A conductive hearing loss is when there is a problem with the sound being ‘conducted’ along this route. So anything that blocks the ear canal, affects the vibration of the ear drum or affects the chain of hearing bones will cause a ‘conductive ‘hearing loss.
A conductive hearing loss can often be repaired surgically. We can clear a blocked ear canal or repair a damaged ear drum or repair or replace damaged hearing bones.
Audiograms of CONDUCTIVE hearing loss
The black circles and crosses represent what the person can actually hear. The half red squares on the right show what the person could hear if the sound was being ‘conducted’ properly through to the inner ear. This audiogram suggests that there is a problem with either the ear canal, ear drum. middle ear space or hearing bones.
If we can fix the problem with the ‘conduction’ pathway then the patient will also be able to hear sound between the black circles and the red half squares.
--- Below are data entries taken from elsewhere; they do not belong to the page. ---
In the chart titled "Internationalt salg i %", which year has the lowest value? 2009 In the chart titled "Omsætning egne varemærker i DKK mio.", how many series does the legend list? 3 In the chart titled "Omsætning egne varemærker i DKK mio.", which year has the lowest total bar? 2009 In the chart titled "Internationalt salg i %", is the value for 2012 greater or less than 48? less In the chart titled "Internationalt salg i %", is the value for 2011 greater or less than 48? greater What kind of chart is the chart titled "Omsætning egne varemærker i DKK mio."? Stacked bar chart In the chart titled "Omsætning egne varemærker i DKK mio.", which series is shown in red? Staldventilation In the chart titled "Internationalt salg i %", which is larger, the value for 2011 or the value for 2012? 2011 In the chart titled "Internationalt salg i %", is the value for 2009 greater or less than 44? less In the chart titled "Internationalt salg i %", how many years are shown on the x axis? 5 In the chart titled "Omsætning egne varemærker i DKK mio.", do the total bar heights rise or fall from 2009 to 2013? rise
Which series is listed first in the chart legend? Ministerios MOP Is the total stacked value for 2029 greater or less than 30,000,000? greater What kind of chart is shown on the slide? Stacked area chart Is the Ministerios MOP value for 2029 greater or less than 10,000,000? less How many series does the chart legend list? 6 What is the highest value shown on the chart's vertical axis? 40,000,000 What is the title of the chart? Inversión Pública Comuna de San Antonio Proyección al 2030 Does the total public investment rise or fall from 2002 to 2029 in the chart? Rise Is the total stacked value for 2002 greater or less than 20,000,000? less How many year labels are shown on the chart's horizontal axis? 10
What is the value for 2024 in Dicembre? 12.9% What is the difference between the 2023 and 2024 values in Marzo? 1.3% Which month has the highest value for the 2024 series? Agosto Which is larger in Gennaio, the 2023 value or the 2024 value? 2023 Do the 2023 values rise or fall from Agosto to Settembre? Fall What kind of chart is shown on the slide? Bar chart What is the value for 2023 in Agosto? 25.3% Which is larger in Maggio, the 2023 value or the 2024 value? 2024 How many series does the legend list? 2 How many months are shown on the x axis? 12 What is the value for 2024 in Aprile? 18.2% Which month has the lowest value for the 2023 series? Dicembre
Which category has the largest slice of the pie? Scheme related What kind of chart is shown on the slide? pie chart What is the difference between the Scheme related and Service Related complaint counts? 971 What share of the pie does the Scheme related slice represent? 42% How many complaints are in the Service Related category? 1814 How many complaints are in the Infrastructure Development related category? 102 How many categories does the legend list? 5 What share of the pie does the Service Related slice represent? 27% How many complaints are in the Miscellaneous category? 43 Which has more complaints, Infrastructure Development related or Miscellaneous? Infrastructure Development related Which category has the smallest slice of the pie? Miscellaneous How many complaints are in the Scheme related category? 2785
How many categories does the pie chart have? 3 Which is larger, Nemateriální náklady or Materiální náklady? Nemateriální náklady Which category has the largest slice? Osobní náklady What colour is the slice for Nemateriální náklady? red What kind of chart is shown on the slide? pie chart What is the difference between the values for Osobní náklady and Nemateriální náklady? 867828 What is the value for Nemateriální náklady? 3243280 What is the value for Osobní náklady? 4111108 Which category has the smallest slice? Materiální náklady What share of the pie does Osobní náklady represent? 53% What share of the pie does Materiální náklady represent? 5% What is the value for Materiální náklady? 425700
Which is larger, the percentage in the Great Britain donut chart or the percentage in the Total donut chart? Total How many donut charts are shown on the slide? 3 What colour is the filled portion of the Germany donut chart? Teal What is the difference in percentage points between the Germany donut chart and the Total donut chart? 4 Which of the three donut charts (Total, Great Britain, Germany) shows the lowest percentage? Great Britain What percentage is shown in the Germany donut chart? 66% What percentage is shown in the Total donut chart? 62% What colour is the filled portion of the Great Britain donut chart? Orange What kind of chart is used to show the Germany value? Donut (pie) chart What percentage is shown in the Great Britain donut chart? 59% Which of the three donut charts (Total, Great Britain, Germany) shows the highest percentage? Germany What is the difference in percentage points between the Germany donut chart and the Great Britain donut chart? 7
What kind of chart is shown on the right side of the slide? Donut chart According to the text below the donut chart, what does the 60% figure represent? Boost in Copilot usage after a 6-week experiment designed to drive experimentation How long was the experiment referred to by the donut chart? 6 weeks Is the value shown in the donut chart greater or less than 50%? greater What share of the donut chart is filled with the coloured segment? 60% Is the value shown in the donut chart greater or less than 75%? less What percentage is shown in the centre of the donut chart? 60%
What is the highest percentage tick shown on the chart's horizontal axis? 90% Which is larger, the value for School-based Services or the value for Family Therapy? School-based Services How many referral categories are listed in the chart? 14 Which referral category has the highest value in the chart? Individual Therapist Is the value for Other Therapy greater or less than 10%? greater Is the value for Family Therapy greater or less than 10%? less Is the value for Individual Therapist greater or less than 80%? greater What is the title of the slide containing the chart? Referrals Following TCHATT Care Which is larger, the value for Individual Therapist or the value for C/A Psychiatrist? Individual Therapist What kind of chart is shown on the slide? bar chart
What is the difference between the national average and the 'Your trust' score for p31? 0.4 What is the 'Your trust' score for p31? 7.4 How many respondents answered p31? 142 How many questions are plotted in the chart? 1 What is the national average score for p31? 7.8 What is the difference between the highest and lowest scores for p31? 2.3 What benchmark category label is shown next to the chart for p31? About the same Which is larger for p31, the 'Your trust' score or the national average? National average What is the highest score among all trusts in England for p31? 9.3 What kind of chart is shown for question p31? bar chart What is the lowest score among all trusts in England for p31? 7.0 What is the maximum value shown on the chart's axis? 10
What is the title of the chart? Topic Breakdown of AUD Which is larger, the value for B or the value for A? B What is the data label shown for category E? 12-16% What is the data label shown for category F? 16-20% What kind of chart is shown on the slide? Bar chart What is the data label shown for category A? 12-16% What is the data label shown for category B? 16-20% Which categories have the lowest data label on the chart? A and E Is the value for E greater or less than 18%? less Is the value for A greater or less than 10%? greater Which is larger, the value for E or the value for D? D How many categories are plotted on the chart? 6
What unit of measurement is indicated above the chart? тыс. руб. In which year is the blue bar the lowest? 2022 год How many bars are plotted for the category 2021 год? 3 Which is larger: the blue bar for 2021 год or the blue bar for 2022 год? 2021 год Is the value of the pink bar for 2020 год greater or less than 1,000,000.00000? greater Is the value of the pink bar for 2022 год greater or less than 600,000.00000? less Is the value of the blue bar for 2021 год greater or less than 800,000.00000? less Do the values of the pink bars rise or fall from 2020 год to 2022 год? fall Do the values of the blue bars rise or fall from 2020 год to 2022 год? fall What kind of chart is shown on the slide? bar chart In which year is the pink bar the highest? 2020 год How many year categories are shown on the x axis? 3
This will return the patients hearing to normal because the red half squares are in the normal range of hearing (less than 25dB)
MIXED HEARING LOSS
This is when a patient has a ‘sensori-neural ‘ hearing loss AND a ‘conductive hearing loss’. In this case correcting the conductive hearing loss will only make the hearing as good as the level of the sensorineural hearing loss.
Audiograms of MIXED hearing loss
The difference with the audiograms above is that the red half squares (the bone conduction) is not normal. The inner ear is not working properly.
The person can still only hear sounds that are loud enough to fall below the black circles.
If we could completely fix the conductive part of the hearing loss the hearing would be better but not normal. The patient would still have a hearing loss but not as bad as before.